§ Exercise instructions: In the records below, put each line from the line with "Looking at the image, which of" to the line with "6.52 meters" into a Markdown table with the columns Row and Line. Number the rows and leave out blank lines.

***

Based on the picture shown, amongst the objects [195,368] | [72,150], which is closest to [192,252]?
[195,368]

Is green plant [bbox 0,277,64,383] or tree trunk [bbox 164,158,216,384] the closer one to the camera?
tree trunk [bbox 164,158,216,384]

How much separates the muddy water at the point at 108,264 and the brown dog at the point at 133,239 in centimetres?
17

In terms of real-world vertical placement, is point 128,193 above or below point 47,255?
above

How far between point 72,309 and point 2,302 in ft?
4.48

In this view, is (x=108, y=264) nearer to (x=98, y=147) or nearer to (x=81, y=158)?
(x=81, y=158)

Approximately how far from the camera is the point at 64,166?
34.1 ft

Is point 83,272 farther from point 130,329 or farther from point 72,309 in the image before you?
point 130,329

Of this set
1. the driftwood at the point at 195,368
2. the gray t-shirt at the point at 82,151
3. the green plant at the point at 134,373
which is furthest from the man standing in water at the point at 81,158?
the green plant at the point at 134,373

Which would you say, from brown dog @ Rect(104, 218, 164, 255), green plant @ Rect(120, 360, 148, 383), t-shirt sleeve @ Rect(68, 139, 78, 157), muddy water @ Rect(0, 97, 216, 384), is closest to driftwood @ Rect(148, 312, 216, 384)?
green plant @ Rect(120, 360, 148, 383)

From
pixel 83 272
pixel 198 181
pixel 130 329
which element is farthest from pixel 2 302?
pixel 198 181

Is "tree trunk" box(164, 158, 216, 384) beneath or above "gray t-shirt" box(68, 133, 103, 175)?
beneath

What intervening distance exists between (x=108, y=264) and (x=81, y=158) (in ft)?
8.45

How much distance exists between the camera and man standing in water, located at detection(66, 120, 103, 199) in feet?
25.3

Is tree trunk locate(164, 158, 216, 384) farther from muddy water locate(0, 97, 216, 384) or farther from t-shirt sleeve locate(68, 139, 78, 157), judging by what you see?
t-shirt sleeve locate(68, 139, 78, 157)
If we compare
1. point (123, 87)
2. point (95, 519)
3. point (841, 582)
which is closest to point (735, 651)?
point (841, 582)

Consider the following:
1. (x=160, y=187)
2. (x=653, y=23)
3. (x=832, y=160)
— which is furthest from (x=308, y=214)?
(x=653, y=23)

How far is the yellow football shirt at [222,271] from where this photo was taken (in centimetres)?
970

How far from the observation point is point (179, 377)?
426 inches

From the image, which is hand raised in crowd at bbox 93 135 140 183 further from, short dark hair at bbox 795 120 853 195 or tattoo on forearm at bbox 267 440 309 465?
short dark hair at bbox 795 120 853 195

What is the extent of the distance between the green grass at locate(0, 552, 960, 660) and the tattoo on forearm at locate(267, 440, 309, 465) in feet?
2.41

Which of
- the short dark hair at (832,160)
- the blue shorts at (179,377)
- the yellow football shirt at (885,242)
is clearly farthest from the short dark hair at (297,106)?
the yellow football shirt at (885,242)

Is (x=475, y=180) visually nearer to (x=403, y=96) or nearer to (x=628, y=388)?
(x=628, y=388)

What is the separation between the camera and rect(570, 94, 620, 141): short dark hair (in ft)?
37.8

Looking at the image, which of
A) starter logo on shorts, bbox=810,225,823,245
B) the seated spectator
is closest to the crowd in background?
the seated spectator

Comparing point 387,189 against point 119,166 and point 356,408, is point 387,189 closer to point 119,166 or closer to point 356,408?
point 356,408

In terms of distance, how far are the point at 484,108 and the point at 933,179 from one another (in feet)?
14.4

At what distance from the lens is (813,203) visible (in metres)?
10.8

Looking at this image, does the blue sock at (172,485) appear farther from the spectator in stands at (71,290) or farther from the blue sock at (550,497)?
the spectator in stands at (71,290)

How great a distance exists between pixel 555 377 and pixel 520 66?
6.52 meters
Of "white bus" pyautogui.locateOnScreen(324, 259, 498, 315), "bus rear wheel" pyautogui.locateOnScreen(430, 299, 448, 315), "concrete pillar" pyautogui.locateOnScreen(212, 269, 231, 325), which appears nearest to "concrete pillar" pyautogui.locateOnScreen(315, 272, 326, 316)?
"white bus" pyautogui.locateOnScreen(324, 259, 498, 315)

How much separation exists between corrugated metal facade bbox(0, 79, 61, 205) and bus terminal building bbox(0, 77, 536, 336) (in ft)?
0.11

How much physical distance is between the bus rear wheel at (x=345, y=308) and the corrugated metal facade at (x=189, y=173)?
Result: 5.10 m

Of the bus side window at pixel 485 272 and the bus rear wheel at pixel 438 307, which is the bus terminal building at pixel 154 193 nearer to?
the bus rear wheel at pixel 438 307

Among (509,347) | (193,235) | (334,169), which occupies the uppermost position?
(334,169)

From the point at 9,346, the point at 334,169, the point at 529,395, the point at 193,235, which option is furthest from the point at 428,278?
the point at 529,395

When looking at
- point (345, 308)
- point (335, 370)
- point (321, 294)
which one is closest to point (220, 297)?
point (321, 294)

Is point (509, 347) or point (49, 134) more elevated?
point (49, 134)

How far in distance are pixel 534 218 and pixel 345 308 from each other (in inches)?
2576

***

§ Exercise output:
| Row | Line |
|---|---|
| 1 | Looking at the image, which of |
| 2 | A) starter logo on shorts, bbox=810,225,823,245 |
| 3 | B) the seated spectator |
| 4 | is closest to the crowd in background? |
| 5 | the seated spectator |
| 6 | Comparing point 387,189 against point 119,166 and point 356,408, is point 387,189 closer to point 119,166 or closer to point 356,408? |
| 7 | point 356,408 |
| 8 | In terms of distance, how far are the point at 484,108 and the point at 933,179 from one another (in feet)? |
| 9 | 14.4 |
| 10 | At what distance from the lens is (813,203) visible (in metres)? |
| 11 | 10.8 |
| 12 | Looking at this image, does the blue sock at (172,485) appear farther from the spectator in stands at (71,290) or farther from the blue sock at (550,497)? |
| 13 | the spectator in stands at (71,290) |
| 14 | How great a distance exists between pixel 555 377 and pixel 520 66? |
| 15 | 6.52 meters |